Work instruction A:
Decide whether each statement below agrees with the text on marketing data in a recession, answering yes or no and quoting the words of the text that decide it: (i) Retailers that collect sales data by SKU number or by store can identify which products or locations are most impacted by economic trends. (ii) The text recommends discounting products across the board as the best approach when customers become price-sensitive. (iii) During a recession, the margin for error for businesses grows.
Work instruction B:
Resume the text on marketing data in a recession after its final sentence, carrying its argument forward in the same formal style.

Extracted text:
########################################

Yet that may be a mistake. Thanks to digital technology, marketers now have the tools at hand to shift strategy away from indiscriminate cost-cutting, to more productive areas of focus. We can turn to data to better understand what matters most to our customers in tough times.

Granularity matters

First, let’s examine decision-making during a recession. The margin for error is reduced as businesses cannot afford to make any mistakes, which there may be room for in a healthier, growing economy. This is when data granularity comes into play. Businesses need to collect data at a level of detail that allows them to understand the specific drivers of their business, and to track these drivers over time. By doing so, decision makers can gain insights into which areas of their business are most vulnerable to economic downturns, and develop strategies to mitigate these risks.

For example, retailers that collect sales data at a high level of granularity (such as by SKU number or by store) can identify which products or locations are most impacted by economic trends. This information can then be used to make decisions about which products to discount, which locations to close, or where marketing spend can be allocated. Without this level of detail, businesses may make decisions based on incomplete or inaccurate information, which can lead to costly mistakes, or worse, missed opportunities.

Focus on individual customers, not cohorts

Next, we need to look at how businesses treat their customers. As customers become more price-sensitive, businesses are competing for every penny. A common approach is discounting products across the board. However, this can prove short-sighted. It all comes down to how businesses are slicing up their data. Too often, we see businesses make decisions based on the average of a cohort of customers, rather than focusing on the journey of individual customers. Poorly performing products and services are hidden behind the average, and businesses miss opportunities to engage with their most high-value customers.

In the world of retail, the traditional approach to decision-making might have been to look at geographic segments, product lines or channels independently, asking questions like: “How is the London store doing?”, “Is the new range performing?” or “How are online sales doing vs store sales?” Today, the customer journey is not so simple. Customers are not restricted to a single channel or a single geographic region: a customer based in New York could visit a store in London while on holiday, physically try on a jacket, and then purchase it online when back home. When brands have the ability to track this journey and understand when and how a customer makes their purchases, they’ll be able to make more meaningful customer-centric decisions on when to apply discounts that matter, and which channels to use when communicating with consumers.

########################################

Data extract:
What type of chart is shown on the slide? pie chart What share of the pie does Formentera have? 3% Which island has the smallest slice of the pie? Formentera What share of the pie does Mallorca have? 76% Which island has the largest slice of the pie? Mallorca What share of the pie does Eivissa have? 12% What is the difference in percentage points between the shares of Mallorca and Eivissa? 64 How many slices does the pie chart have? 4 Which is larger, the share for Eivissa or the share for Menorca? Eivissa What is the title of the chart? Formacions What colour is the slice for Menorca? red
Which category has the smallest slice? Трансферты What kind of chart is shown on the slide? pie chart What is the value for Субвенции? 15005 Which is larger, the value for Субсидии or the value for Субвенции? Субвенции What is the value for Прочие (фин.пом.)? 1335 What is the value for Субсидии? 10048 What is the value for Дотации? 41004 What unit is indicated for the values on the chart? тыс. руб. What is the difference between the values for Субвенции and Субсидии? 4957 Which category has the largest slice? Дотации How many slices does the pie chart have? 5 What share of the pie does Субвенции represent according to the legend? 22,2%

########################################

Written reply A:
(i) Yes: "retailers that collect sales data at a high level of granularity (such as by SKU number or by store) can identify which products or locations are most impacted by economic trends."
(ii) No: "A common approach is discounting products across the board. However, this can prove short-sighted."
(iii) No: "The margin for error is reduced as businesses cannot afford to make any mistakes"

Written reply B:
Look for pricing opportunities in new markets

Investing in entering new markets during a recession may not seem like an obvious choice when times are tough. However, it is a strategy that can help businesses diversify their revenue streams, reduce their dependence on a single market and buffer against volatility in the global market.

The average price of an outfit vs cost-of-living index

Of course, determining which new markets to enter is not a baseless decision. It’s prudent to analyse market data and understand what’s happening locally to take advantage of pricing opportunities. Let’s look at cost-of-living vs cost-of-apparels as an example. The graph above (produced using Edited’s proprietary retail decision intelligence tools) details the average price of a full women’s outfit – a t-shirt, trousers, jacket, sneakers, underwear and a bag – on the mass market in two different regions. It’s plotted against Numbeo’s Cost-of-Living Index, which includes localized data on the cost of groceries, entertainment, transportation and accommodation for the most populous city in each market.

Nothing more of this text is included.